When you view the things to do list in Ottawa, it is endless. The statuesque powerful beige governmental buildings that forcefully rise to the sky are numerous. Here are some off the beaten track places to go. Canada’s Cold War Museum, an underground bunker built to house Canadian government officials in the event of a nuclear attack, you can tour the war room, the emergency broadcasting studio, and the prime minister’s secret hideout, all painstakingly preserved from the 1960s. But for the full Dr. Strangelove experience, visit on the third Tuesday of the month for the ‘Cold War Cinema’ to watch a Cold War-themed film inside the bunker.

In a salute to Parliament Hill, join hundreds of fellow downward-doggers for a free one-hour yoga class on the lush green lawn in front of the Parliament buildings. Classes run weekly in summer. If you would like to spend the night in jail, at the HI-Ottawa Hostel, you can sleep behind bars in the former Carleton County Gaol. And if you don’t want to snooze in a cell, take a Haunted Walk (www.hauntedwalk.com) tour of the 19th-century building and learn why Ottawa was once considered North America’s most dangerous town.

Let’s thank Katy once again, that was enlightening.

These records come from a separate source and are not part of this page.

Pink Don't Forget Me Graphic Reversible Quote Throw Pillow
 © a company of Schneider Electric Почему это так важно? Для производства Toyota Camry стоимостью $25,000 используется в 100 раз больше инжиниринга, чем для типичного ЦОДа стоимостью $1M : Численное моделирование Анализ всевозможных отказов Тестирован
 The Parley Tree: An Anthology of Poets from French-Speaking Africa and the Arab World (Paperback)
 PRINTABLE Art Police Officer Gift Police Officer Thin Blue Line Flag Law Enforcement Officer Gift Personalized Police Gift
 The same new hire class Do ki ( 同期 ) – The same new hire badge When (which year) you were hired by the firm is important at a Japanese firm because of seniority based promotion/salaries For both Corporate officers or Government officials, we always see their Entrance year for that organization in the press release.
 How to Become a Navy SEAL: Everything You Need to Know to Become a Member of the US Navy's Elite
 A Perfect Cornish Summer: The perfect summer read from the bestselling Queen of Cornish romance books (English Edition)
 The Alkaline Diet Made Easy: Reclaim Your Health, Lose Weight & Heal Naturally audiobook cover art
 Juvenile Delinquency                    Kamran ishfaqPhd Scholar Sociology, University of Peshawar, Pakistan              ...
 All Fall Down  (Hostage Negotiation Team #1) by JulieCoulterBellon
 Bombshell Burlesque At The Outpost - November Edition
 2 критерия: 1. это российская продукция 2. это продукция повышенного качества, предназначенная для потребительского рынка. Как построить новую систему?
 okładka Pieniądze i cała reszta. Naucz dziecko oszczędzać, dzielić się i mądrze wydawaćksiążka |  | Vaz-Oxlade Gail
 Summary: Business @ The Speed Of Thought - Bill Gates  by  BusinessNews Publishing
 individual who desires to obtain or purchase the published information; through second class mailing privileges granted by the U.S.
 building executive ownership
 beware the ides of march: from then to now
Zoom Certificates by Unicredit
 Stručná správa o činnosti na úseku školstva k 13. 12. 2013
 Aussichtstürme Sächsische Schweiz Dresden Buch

FCI: Your country and city of destination choices are fantastic. What are the most important qualities you like to see in people?

Katy: Honesty, loyalty and trustworthiness.

FCI: Is there more?

Katy: Empathy and sympathy.

FCI: Katy, what do you see as your purpose in life?

Katy: To help others and teach.

FCI: With regards to this interview, mission accomplished. We learned much. Thanks again.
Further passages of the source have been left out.